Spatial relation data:
Begin

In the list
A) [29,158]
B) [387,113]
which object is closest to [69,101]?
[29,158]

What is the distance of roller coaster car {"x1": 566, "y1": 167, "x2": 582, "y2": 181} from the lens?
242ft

End

# [What you should do]
Lay out the lines above as a Markdown table with the columns Row and Line, numbering each line in order and skipping any blank ones.

# [Result of the exercise]
| Row | Line |
|---|---|
| 1 | In the list |
| 2 | A) [29,158] |
| 3 | B) [387,113] |
| 4 | which object is closest to [69,101]? |
| 5 | [29,158] |
| 6 | What is the distance of roller coaster car {"x1": 566, "y1": 167, "x2": 582, "y2": 181} from the lens? |
| 7 | 242ft |